Excerpted passage.
[start]

Stuff Goes Bad:Erlang In Anger

Processes

进程占用内存

There are a lot of different ways in which process memory can grow. Most interesting cases will be related to a few common cases: process leaks (as in, you’re leaking processes), specific processes leaking their memory, and so on. It’s possible there’s more than one cause, so multiple metrics are worth investigating. Note that the process count itself is skipped and has been covered before.

 进程内存增长也有各种各样的途径。大部分有意思的原因都是以下这几种情况引起的:进程泄露(就和字面意思一样,你在泄露进程),特定的进程内存泄漏等。可能不只一个原因,所以你可以多个指标一起分析。注意,我们现在跳过了进程数的分析,因为前面已讲过啦。

Is the global process count indicative of a leak? If so, you may need to investigate unlinked processes, or peek inside supervisors’ children lists to see what may be weird-looking.
 Finding unlinked (and unmonitored) processes is easy to do with a few basic commands:

 总的进程数是不是暗示着泄露?如果是,那么你需要调查下那些unlinked的进程,或仔细看看supervisors的子列表是不是有什么奇怪的东西混进来。
 使用下面的命令可以非常容易就能找到unlinked(或unmonitored)的进程:

-----------------------------------------------------
1> [P || P <- processes(),
[{_,Ls},{_,Ms}] <- [process_info(P, [links,monitors])],
[]==Ls, []==Ms].
-----------------------------------------------------
This will return a list of processes with neither. For supervisors, just fetching supervisor: count_children(SupervisorPid Or Name) and seeing what looks normal can be a good pointer.

 它会返回没有link和monitor的进程列表。对于supervisors来说,只需取得supervisor的子进程的数量(SupervisorPid或Name),研究这个子进程数是不是正常将会很有帮助。

[end]

Reproduce the entire Erlang passage on process memory above, word for word.

Given material.
[start]

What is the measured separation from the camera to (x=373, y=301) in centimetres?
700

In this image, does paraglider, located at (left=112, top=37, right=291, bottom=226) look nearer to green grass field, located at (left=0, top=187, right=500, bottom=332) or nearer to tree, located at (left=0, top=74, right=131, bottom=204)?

[end]

Solution to the problem.
Stuff Goes Bad:Erlang In Anger

Processes

进程占用内存

There are a lot of different ways in which process memory can grow. Most interesting cases will be related to a few common cases: process leaks (as in, you’re leaking processes), specific processes leaking their memory, and so on. It’s possible there’s more than one cause, so multiple metrics are worth investigating. Note that the process count itself is skipped and has been covered before.

 进程内存增长也有各种各样的途径。大部分有意思的原因都是以下这几种情况引起的:进程泄露(就和字面意思一样,你在泄露进程),特定的进程内存泄漏等。可能不只一个原因,所以你可以多个指标一起分析。注意,我们现在跳过了进程数的分析,因为前面已讲过啦。

Is the global process count indicative of a leak? If so, you may need to investigate unlinked processes, or peek inside supervisors’ children lists to see what may be weird-looking.
 Finding unlinked (and unmonitored) processes is easy to do with a few basic commands:

 总的进程数是不是暗示着泄露?如果是,那么你需要调查下那些unlinked的进程,或仔细看看supervisors的子列表是不是有什么奇怪的东西混进来。
 使用下面的命令可以非常容易就能找到unlinked(或unmonitored)的进程:

-----------------------------------------------------
1> [P || P <- processes(),
[{_,Ls},{_,Ms}] <- [process_info(P, [links,monitors])],
[]==Ls, []==Ms].
-----------------------------------------------------
This will return a list of processes with neither. For supervisors, just fetching supervisor: count_children(SupervisorPid Or Name) and seeing what looks normal can be a good pointer.

 它会返回没有link和monitor的进程列表。对于supervisors来说,只需取得supervisor的子进程的数量(SupervisorPid或Name),研究这个子进程数是不是正常将会很有帮助。